▸ Stored rows
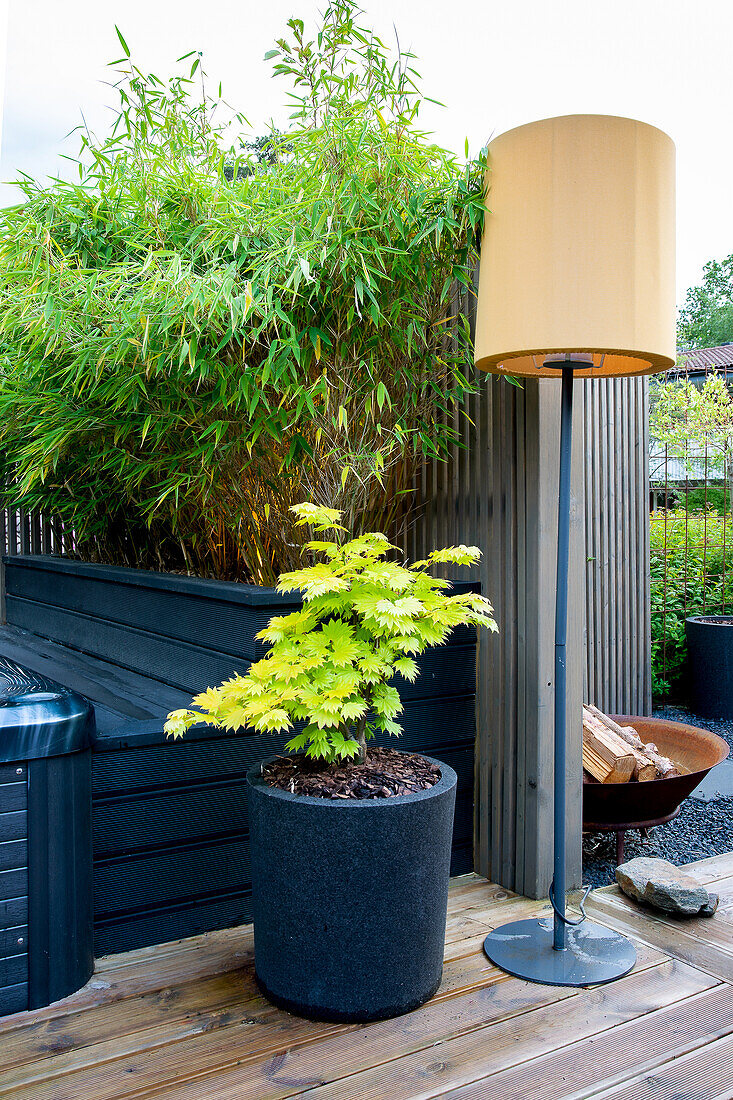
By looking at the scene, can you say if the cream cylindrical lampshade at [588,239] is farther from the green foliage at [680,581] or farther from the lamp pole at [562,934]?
the green foliage at [680,581]

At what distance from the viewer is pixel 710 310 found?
33406 mm

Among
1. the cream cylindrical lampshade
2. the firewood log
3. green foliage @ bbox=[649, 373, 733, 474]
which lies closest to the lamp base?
the firewood log

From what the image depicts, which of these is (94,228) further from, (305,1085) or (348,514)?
(305,1085)

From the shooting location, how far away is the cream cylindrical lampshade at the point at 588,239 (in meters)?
1.78

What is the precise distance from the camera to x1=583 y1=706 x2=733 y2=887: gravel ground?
2859mm

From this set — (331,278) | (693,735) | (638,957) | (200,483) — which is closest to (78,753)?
(200,483)

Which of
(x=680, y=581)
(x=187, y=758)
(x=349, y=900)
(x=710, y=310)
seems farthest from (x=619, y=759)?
(x=710, y=310)

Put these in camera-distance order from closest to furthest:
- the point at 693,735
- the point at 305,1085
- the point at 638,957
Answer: the point at 305,1085, the point at 638,957, the point at 693,735

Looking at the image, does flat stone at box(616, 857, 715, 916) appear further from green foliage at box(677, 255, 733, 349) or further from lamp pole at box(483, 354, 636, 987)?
green foliage at box(677, 255, 733, 349)

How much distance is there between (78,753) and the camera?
1.89 m

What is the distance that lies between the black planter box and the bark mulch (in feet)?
0.89

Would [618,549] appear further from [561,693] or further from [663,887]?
[561,693]

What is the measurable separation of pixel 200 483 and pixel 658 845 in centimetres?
214

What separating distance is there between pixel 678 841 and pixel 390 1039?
1.87m
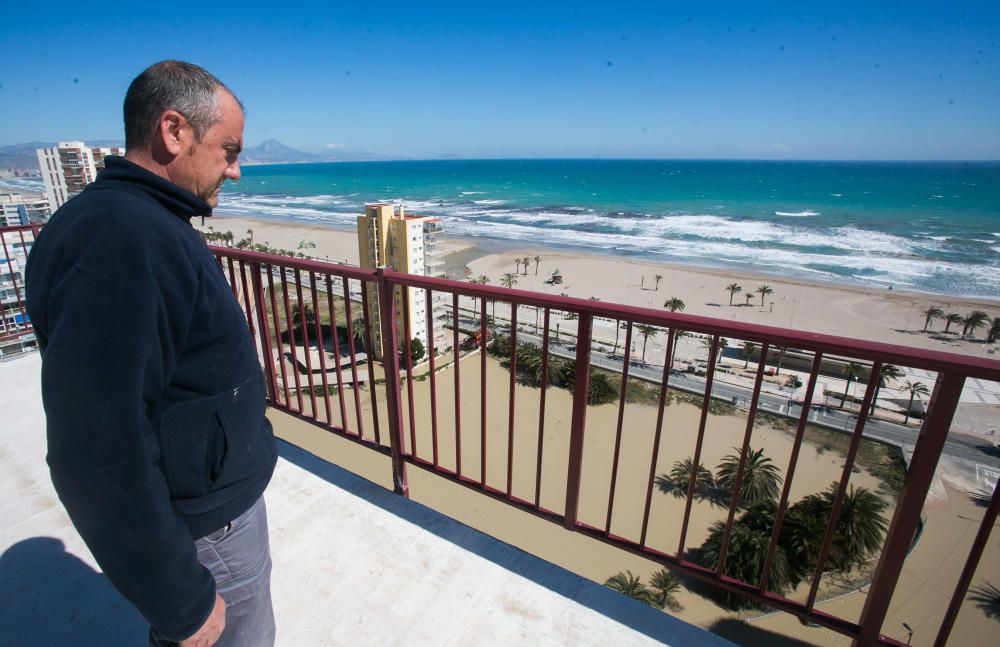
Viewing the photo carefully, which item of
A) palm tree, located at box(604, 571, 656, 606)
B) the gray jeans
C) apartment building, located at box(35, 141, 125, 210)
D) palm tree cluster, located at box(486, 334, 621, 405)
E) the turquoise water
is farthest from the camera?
the turquoise water

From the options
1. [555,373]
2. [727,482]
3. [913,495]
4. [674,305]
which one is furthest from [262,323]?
[674,305]

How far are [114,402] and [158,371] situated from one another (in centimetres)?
10

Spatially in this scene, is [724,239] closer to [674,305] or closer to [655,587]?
[674,305]

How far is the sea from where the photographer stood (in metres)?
37.4

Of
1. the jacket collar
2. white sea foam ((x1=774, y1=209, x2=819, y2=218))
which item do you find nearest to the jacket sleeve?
the jacket collar

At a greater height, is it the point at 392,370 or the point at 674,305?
the point at 392,370

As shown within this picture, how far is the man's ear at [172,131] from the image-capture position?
1.07 metres

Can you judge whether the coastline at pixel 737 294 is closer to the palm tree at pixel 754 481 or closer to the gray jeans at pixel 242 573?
the palm tree at pixel 754 481

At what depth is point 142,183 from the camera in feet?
3.40

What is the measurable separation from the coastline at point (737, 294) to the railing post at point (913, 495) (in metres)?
19.9

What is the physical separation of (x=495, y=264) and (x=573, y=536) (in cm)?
2845

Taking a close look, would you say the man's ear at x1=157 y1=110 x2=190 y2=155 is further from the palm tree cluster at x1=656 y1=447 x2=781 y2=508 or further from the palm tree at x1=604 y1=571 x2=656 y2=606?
the palm tree cluster at x1=656 y1=447 x2=781 y2=508

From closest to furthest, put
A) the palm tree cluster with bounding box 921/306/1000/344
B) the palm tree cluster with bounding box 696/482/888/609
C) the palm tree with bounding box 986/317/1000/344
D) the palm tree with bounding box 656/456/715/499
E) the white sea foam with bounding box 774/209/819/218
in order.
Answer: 1. the palm tree cluster with bounding box 696/482/888/609
2. the palm tree with bounding box 656/456/715/499
3. the palm tree with bounding box 986/317/1000/344
4. the palm tree cluster with bounding box 921/306/1000/344
5. the white sea foam with bounding box 774/209/819/218

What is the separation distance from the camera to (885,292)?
102 ft
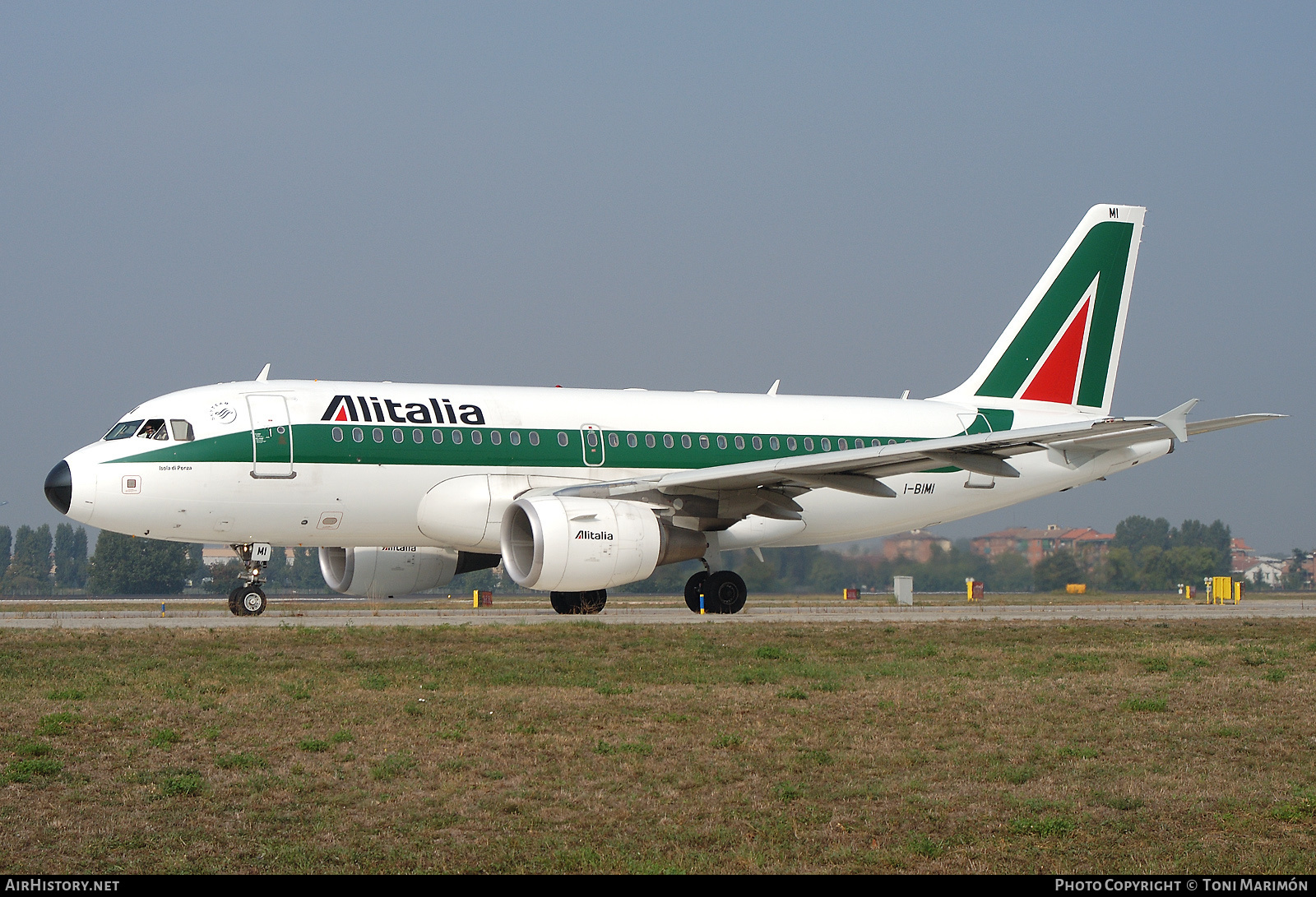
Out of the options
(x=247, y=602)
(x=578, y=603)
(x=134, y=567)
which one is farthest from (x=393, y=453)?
(x=134, y=567)

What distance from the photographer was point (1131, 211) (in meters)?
Result: 28.6

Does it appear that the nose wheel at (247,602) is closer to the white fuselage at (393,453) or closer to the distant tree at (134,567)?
the white fuselage at (393,453)

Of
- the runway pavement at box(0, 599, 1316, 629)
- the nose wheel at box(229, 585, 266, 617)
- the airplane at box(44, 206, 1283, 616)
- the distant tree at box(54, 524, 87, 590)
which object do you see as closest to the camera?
the runway pavement at box(0, 599, 1316, 629)

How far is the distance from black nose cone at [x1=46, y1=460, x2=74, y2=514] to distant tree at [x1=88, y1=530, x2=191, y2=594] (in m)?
52.2

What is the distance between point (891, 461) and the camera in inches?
820

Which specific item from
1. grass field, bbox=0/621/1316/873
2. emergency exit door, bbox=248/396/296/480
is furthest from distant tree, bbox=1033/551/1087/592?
emergency exit door, bbox=248/396/296/480

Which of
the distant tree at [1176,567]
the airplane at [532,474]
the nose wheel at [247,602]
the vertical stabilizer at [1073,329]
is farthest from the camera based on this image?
the distant tree at [1176,567]

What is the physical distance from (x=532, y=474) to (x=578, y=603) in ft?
10.5

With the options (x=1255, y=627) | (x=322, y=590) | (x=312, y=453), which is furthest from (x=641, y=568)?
(x=322, y=590)

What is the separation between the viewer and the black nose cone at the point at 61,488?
19.9 metres

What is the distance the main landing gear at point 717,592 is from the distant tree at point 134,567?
53242 millimetres

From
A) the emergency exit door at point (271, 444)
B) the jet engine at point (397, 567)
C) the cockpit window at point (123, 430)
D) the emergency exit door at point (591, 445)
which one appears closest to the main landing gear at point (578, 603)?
the jet engine at point (397, 567)

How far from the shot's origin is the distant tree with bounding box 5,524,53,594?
305 ft

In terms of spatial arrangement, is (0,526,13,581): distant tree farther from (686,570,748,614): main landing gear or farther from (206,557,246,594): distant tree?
(686,570,748,614): main landing gear
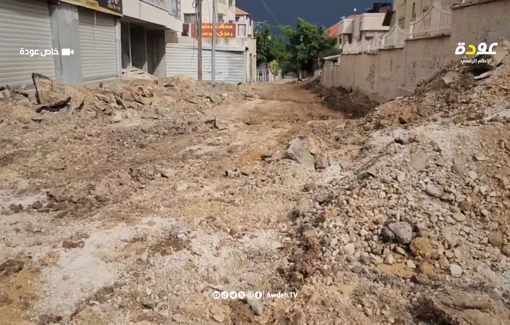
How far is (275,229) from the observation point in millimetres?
4293

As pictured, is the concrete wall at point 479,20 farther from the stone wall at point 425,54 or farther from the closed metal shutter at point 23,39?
the closed metal shutter at point 23,39

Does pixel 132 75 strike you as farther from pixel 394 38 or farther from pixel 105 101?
pixel 394 38

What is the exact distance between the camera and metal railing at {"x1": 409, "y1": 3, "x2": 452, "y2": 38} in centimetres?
951

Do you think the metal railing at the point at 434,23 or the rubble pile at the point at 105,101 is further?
the metal railing at the point at 434,23

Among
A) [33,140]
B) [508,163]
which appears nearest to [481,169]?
[508,163]

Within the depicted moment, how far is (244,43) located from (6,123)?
19210 mm

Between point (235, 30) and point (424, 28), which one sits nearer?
point (424, 28)

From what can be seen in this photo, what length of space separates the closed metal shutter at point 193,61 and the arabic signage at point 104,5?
849cm

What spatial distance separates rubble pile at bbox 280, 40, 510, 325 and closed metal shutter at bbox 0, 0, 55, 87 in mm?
8704

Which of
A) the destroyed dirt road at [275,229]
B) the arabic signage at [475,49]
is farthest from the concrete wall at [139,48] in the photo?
the arabic signage at [475,49]

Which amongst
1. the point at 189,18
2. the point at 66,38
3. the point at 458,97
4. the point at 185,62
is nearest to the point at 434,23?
the point at 458,97

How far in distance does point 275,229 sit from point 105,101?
7893 millimetres

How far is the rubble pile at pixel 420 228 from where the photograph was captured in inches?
121

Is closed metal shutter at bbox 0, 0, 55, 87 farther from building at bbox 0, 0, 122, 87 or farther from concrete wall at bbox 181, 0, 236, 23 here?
concrete wall at bbox 181, 0, 236, 23
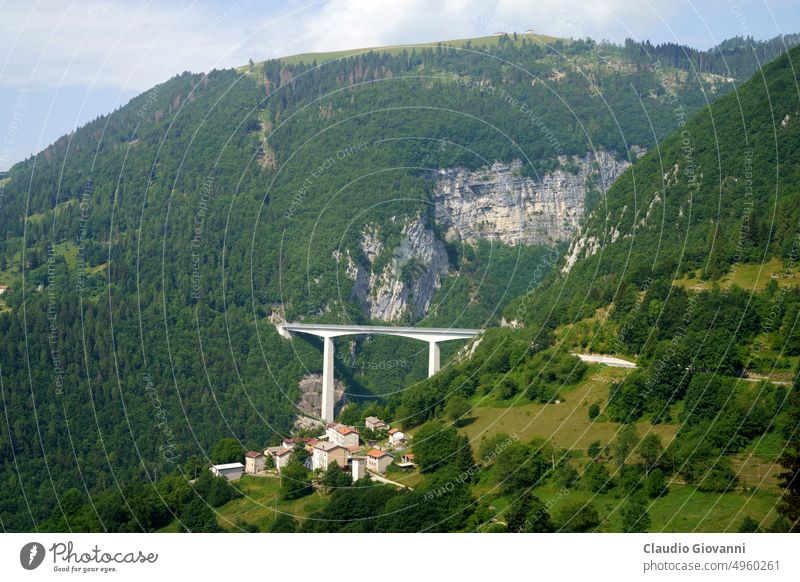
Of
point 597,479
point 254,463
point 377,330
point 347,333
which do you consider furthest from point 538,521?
point 347,333

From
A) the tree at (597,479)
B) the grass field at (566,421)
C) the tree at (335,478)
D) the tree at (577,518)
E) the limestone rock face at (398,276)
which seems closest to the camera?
the tree at (577,518)

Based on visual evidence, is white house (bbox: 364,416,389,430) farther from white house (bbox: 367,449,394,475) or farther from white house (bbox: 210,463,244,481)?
white house (bbox: 367,449,394,475)

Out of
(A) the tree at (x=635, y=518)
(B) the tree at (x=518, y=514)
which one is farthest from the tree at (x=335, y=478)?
(A) the tree at (x=635, y=518)

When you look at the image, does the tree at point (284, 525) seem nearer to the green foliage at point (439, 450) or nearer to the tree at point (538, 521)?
the green foliage at point (439, 450)

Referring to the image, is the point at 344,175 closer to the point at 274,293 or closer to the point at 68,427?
the point at 274,293

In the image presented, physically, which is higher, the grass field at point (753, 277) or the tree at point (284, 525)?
the grass field at point (753, 277)

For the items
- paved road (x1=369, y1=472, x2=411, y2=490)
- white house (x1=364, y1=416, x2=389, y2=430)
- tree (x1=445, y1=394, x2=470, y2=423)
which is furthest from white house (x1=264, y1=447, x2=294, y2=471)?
tree (x1=445, y1=394, x2=470, y2=423)
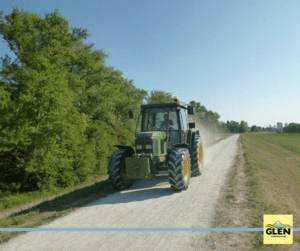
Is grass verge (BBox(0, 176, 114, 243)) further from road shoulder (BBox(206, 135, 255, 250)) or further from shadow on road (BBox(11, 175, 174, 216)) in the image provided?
road shoulder (BBox(206, 135, 255, 250))

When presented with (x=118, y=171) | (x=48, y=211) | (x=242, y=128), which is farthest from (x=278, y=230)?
(x=242, y=128)

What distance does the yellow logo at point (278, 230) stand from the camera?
4.78 m

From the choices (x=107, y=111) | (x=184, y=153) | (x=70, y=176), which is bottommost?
(x=70, y=176)

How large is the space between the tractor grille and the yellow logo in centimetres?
417

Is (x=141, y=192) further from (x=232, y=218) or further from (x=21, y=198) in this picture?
(x=21, y=198)

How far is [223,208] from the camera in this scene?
265 inches

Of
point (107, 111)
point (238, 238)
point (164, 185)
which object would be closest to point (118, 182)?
point (164, 185)

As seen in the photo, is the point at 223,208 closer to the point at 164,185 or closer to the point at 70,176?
the point at 164,185

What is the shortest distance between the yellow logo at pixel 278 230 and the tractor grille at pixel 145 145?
4.17 metres

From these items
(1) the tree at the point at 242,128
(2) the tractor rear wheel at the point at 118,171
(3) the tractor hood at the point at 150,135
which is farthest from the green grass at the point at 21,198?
(1) the tree at the point at 242,128

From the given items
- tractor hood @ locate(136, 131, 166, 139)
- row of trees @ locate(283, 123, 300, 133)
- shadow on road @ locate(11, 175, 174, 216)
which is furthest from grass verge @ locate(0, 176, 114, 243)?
row of trees @ locate(283, 123, 300, 133)

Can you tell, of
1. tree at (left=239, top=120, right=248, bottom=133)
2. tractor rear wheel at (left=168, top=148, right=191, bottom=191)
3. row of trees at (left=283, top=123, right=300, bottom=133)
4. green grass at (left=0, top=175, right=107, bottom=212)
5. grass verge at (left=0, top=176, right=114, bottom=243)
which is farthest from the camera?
tree at (left=239, top=120, right=248, bottom=133)

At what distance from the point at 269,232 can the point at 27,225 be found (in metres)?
5.29

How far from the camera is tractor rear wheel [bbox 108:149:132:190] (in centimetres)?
877
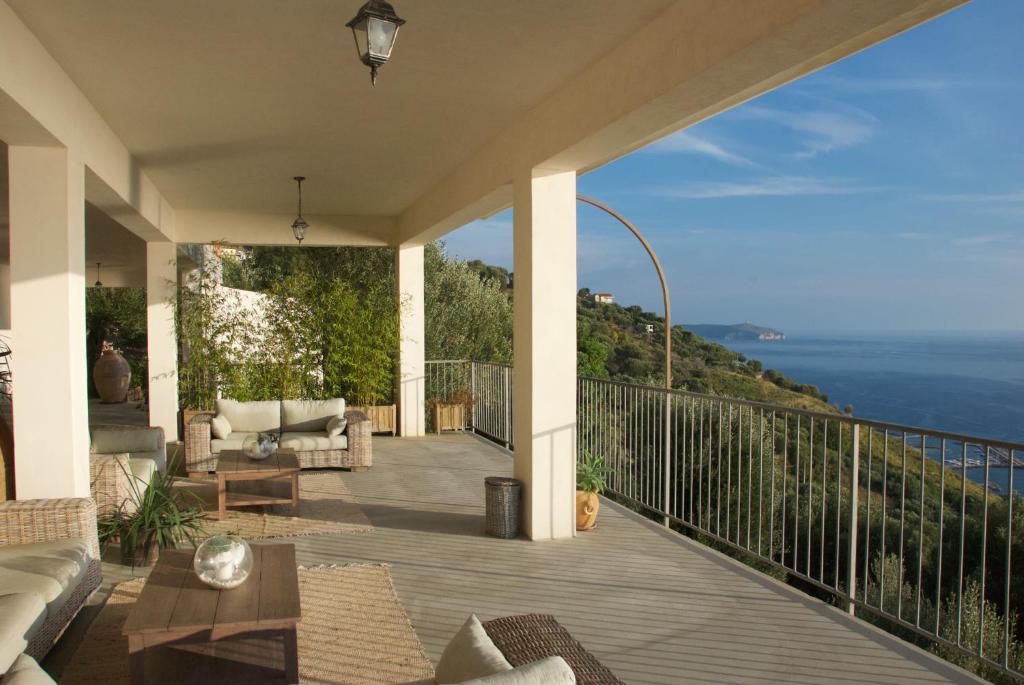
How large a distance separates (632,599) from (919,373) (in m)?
20.3

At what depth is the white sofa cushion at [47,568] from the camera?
3.39 m

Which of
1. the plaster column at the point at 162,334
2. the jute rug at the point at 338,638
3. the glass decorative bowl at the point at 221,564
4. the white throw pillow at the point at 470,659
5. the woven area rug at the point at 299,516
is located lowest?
the jute rug at the point at 338,638

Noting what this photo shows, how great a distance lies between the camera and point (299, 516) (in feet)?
20.6

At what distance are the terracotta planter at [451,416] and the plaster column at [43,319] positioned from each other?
6450 mm

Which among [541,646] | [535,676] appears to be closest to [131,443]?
[541,646]

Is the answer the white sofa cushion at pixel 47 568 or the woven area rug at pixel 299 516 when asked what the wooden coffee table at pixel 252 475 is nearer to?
the woven area rug at pixel 299 516

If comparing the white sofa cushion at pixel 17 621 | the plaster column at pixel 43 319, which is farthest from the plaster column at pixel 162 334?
the white sofa cushion at pixel 17 621

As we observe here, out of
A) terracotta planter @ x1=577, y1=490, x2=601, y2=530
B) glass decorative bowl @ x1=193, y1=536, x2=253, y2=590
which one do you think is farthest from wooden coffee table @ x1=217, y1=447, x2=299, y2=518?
glass decorative bowl @ x1=193, y1=536, x2=253, y2=590

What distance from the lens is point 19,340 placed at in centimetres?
438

▸ Task description
Give the rows from the line containing "What is the distance the" through the line containing "53242 millimetres" as a numbered list, leaving out any blank lines.

▸ Full response
1. What is the distance the main landing gear at point 717,592 is from the distant tree at point 134,567?
2. 53242 millimetres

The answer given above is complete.